▶ [やること一覧]
1. 軌道傾斜角の解説について、次の問いに答えてください。
(a) 軌道傾斜角は、衛星の軌道面と何がなす角度か。
(b) 順行軌道の英語名は何か。
(c) 逆行軌道にある衛星が多くないのは、何が大量に必要になるためか。
2. 軌道傾斜角の解説を、最後の文の後から書き継げ。

衛星が地球を周回しているとき,衛星の軌道面と地球の赤道面がなす角度 \(i\) を軌道傾斜角と呼びます.

正確には軌道の角運動量ベクトルと地心座標系の単位ベクトル \(K\) のなす角が軌道傾斜角の定義になります.

そのため,軌道傾斜角は \(0^{\circ}<i<180^{\circ}\) の値で表されます.

軌道傾斜角による軌道の分類

順行軌道

軌道傾斜角が \(0^{\circ}<i<90^{\circ}\) の軌道を順行軌道(Prograde Orbit)と呼びます.地球の回転方向と同じ向きに衛星が周回します.ロケットは速度を得るために地球が自転する向きに打ち上げられるため,多くの衛星はこの順行軌道に存在します.

逆行軌道

軌道傾斜角が \(90^{\circ}<i<180^{\circ}\) の軌道を逆行軌道(Retrograde Orbit)と呼びます.地球の回転方向と逆向きに衛星が周回します.この向きに衛星を周回させるためには大量の推進剤が必要になるため,逆行軌道にある衛星は多くはありません.

▶ [項目一覧]
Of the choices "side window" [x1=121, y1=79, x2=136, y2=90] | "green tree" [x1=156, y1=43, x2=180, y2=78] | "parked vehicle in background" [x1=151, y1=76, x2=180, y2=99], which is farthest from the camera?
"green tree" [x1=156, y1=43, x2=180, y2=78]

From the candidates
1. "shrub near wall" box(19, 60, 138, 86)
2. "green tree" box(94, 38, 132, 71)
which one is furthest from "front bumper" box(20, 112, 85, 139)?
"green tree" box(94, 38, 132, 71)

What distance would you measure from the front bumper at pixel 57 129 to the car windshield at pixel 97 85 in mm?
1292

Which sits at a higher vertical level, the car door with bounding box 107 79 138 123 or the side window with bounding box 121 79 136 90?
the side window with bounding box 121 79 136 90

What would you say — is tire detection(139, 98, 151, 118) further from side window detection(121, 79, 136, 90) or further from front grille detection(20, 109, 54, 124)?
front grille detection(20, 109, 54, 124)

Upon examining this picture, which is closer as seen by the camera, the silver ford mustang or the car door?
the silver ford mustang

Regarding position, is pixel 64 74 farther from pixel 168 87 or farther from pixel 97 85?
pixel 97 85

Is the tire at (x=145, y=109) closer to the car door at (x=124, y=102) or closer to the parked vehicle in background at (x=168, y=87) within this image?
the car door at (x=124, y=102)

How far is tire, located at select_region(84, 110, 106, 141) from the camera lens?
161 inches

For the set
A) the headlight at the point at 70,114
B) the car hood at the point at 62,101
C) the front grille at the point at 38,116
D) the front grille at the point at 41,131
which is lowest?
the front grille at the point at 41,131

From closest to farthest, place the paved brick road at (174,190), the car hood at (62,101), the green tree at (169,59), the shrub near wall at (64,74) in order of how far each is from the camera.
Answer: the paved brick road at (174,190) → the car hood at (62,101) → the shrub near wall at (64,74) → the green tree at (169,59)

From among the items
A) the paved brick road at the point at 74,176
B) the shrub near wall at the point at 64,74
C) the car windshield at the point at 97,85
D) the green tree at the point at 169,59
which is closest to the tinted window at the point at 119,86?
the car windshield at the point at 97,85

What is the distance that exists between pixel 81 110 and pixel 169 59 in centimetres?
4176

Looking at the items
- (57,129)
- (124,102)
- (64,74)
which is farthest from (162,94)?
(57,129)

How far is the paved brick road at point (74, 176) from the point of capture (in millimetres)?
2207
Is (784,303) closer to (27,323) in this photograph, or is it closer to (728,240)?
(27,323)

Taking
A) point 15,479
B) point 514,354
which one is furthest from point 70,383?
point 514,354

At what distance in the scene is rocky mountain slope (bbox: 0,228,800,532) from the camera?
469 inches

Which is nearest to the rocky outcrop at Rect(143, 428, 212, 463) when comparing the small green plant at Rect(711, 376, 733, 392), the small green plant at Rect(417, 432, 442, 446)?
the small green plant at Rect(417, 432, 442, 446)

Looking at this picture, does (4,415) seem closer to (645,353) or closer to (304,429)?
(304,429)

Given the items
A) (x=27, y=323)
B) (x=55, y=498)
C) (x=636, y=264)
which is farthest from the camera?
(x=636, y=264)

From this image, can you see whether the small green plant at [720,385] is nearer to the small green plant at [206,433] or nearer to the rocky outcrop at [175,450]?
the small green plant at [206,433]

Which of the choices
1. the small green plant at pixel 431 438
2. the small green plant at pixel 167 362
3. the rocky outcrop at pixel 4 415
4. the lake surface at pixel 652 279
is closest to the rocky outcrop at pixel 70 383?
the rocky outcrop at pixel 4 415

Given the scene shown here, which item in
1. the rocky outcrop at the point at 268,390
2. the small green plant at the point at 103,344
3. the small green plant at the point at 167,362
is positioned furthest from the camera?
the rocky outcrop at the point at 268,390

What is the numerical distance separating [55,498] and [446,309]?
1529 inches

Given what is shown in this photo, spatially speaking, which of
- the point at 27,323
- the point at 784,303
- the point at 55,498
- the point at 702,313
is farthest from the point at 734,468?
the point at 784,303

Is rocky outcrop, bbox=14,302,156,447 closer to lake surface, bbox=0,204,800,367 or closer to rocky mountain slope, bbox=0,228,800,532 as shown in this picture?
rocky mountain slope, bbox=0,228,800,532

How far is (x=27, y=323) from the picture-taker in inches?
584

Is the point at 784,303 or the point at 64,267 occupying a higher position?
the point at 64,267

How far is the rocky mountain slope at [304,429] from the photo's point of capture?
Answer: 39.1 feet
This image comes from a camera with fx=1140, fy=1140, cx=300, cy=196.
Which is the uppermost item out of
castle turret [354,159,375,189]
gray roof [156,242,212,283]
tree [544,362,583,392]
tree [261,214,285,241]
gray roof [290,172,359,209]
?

▶ [最終結果]
1.
(a) 地球の赤道面
(b) Prograde Orbit
(c) 推進剤

2.
極軌道

軌道傾斜角が90°付近の軌道を極軌道(Polar Orbit)と呼びます.地球の極(北極と南極)を通るためこのような名前がついています.太陽同期軌道はこの極軌道の1つであるため,地球観測衛星が多くこの軌道上に存在しています.

モルニヤ軌道

軌道傾斜角が63.4°の軌道をモルニヤ軌道(Molniya Orbit)と呼びます.この軌道では通常起こる近点移動を0にすることができます.ロシアのような高緯度地域で通信を目的とした衛星がこの軌道上に存在しています.